-------- DOCUMENT EXTRACT
MLEs for univariate distributions

  • fitdistr in MASS package
  • Knows most standard distributions, but can also handle arbitrary probability density functions
  • Starting value for the optimization is optional for some distributions, required for others (including user-defined densities)
  • Returns parameter estimates and standard errors from large-\(n\) approximations (so use cautiously)

Example: Cat heart weights

library(MASS)
data("cats",package="MASS")
hist(cats$Hwt, xlab="Heart Weight", main="Histogram of Cat Heart Weights")

Example: Cat heart weights

fitdistr(cats$Hwt, densfun="gamma")
##      shape         rate   
##   20.2998092    1.9095724 
##  ( 2.3729250) ( 0.2259942)

Checking the fit

cats.gamma <- gamma.est_MM(cats$Hwt)
qqplot(cats$Hwt, qgamma(ppoints(500), shape=cats.gamma["shape"],
      scale=cats.gamma["scale"]), xlab="Observed", ylab="Theoretical",
      main="QQ Plot")
----------------
-------- EXERCISE DATA
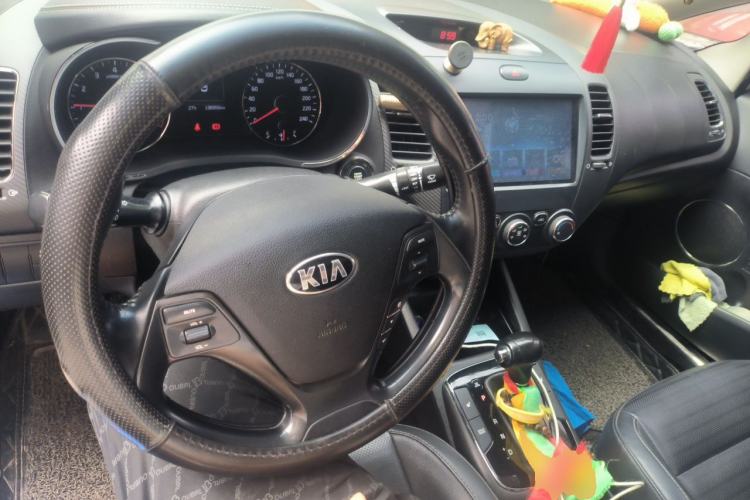 Used Kia K3 2017 1.6L Automatic 15th Anniversary Special Edition GLS Center Console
----------------
▸ THINGS TO DO
**A.** Translate this sentence from the notes on fitting distributions into Spanish: "Starting value for the optimization is optional for some distributions, required for others (including user-defined densities)"
**B.** In the notes on fitting distributions, rewrite the part from "library(MASS)" to "cats.gamma <- gamma.est_MM(cats$Hwt)", changing "Histogram" to "Distribution".
**C.** Carry the notes on fitting distributions further from their last line.
The data after the notes on fitting distributions is separate material.

▸ WRITTEN ANSWERS
**A.** El valor inicial para la optimización es opcional para algunas distribuciones, obligatorio para otras (incluidas las densidades definidas por el usuario).

**B.**
library(MASS)
data("cats",package="MASS")
hist(cats$Hwt, xlab="Heart Weight", main="Distribution of Cat Heart Weights")

Example: Cat heart weights

fitdistr(cats$Hwt, densfun="gamma")
##      shape         rate   
##   20.2998092    1.9095724 
##  ( 2.3729250) ( 0.2259942)

Checking the fit

cats.gamma <- gamma.est_MM(cats$Hwt)

**C.**
Checking the fit

plot(density(cats$Hwt)) # more on this later
curve(dgamma(x,shape=cats.gamma["shape"],scale=cats.gamma["scale"]),add=TRUE,col="blue")

Calibration plots

  • If the distribution is right, 50% of the data should be below the median, 90% should be below the 90th percentile, etc.
  • Special case of calibration of probabilities: events with probability p% should happen about p% of the time, not more and not less
  • Can look at calibration by calculating the (empirical) CDF of the (theoretical) CDF and plotting
  • Ideal calibration plot is a straight line up the diagonal
  • Systematic deviations are a warning sign

Calibration plots

plot(ecdf(pgamma(cats$Hwt, shape=cats.gamma["shape"], scale=cats.gamma["scale"])),
     main="Calibration Plot for Cat Heart Weights", verticals = T, pch = "")
abline(0,1,col="grey")

Calibration plots

Exercise: Write a general function making a calibration plot that inputs a data vector, cumulative probability function, and parameter vector

Kolmogorov-Smirnov test

  • How much "error" is acceptable in a QQ plot or calibration plot?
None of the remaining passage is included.